Although the main task of the Coast Guard in prewar years had been search and rescue, it had served ably in the hunt for seagoing bootleggers in the 1920s. Therefore its 30,000 personnel (25,000 military; 5,000 civilians) and 168 named ships one hundred feet in length or larger were a welcome addition to the Navy. Most of these larger vessels, along with several big yachts, were to be pressed into service as convoy escorts. The sixty-seven larger Coast Guard vessels based in the Atlantic and Pacific were:
The most formidable of these vessels was the aforementioned 327-foot Treasury class, named for persons who had held the post of Secretary of the Treasury.* A modification of the Navy’s discontinued Erie-class gunboat, the Treasury or Secretary class had a top speed of 19.5 knots and a range of 7,000 miles at 13 knots cruising speed. Designed originally to accommodate a small seaplane for search and rescue purposes, the vessel was beamy (41 feet) and thus quite roomy. Some vessels were armed with two single 5/51 caliber guns; others with three single 5/51 caliber guns. All had depth-charge tracks; some had Y-type throwers.

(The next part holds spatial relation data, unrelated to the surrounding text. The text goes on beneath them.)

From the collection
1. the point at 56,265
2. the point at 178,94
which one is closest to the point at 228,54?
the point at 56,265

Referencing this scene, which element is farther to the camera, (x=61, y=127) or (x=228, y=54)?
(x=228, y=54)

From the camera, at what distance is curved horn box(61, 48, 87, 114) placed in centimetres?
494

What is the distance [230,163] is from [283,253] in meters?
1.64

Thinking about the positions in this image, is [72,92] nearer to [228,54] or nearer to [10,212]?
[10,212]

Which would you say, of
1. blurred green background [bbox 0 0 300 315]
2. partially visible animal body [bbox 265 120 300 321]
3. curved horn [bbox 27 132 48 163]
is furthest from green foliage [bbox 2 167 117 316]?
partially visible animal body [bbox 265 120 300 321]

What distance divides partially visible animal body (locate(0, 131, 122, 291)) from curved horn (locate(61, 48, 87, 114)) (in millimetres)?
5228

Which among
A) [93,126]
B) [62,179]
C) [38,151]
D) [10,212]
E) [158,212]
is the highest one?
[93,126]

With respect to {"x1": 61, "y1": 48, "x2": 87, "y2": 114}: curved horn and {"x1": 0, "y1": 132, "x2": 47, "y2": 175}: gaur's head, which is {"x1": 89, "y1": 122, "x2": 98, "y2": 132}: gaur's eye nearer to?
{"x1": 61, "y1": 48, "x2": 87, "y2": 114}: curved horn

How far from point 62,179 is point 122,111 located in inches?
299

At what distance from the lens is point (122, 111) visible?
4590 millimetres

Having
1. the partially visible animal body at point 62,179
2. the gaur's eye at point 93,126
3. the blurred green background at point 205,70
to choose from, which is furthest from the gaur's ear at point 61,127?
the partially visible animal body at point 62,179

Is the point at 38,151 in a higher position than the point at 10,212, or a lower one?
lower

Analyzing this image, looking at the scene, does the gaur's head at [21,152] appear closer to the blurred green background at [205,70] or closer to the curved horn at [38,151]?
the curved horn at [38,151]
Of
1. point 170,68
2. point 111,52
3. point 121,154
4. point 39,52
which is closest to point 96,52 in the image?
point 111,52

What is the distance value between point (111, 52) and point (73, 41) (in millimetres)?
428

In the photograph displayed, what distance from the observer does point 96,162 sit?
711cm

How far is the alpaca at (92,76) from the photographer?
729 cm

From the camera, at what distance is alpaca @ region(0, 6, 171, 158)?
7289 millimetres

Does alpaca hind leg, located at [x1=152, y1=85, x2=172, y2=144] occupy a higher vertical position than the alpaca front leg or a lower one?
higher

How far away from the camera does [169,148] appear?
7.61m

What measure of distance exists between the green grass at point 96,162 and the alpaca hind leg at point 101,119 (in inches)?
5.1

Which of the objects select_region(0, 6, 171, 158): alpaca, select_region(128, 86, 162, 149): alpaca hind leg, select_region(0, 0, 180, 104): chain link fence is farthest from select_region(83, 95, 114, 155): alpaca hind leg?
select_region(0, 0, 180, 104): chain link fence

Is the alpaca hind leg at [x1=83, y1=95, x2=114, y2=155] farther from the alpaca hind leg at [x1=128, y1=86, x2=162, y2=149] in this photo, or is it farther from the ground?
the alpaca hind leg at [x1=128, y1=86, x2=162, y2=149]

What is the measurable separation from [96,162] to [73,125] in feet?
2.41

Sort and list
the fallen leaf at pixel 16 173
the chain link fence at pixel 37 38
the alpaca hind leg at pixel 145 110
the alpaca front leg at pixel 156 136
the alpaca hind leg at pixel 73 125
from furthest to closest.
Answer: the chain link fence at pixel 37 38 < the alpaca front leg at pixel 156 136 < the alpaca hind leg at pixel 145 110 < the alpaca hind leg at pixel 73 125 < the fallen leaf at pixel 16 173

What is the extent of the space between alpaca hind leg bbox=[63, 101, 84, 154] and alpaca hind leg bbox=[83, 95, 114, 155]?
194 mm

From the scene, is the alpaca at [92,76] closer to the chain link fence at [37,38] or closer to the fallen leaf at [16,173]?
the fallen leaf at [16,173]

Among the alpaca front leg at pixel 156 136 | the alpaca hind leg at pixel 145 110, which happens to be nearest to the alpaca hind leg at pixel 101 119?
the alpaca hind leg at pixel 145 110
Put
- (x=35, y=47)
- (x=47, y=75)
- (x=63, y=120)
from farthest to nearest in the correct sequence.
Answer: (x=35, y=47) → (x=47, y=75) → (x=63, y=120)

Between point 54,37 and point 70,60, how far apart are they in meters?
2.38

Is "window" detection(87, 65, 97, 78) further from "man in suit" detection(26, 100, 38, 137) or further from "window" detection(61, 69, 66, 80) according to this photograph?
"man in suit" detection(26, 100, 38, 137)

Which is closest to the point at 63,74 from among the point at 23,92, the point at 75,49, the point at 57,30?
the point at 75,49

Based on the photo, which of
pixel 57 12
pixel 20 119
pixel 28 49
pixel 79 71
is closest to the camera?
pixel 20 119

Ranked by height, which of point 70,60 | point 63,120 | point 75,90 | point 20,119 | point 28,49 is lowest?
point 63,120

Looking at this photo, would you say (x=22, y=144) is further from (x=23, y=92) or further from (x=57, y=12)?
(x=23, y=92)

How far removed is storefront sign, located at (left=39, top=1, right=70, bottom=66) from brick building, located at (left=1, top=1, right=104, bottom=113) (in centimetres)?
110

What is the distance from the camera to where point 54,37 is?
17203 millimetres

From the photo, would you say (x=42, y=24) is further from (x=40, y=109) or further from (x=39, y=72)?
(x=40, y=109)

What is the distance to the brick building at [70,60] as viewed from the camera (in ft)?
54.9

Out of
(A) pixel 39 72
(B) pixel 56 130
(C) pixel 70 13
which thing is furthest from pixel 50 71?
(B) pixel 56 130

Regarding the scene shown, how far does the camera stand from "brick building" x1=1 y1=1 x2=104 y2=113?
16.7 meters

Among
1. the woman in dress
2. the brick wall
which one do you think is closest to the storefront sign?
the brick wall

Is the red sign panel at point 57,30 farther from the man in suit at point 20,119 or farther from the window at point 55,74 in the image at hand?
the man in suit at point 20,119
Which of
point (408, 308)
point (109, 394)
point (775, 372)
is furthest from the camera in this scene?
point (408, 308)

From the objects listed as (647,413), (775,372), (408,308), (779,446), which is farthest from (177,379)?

A naval officer, Andrew G. Shepard, thought these seven ships made excellent convoy escorts. “They are considerably more roomy, so that they can carry a large number of survivors. They are better sea boats than destroyers, and lend themselves better to boat operations and rescues. In connection with picking up people, their hospital accommodations are superior to those of destroyers.”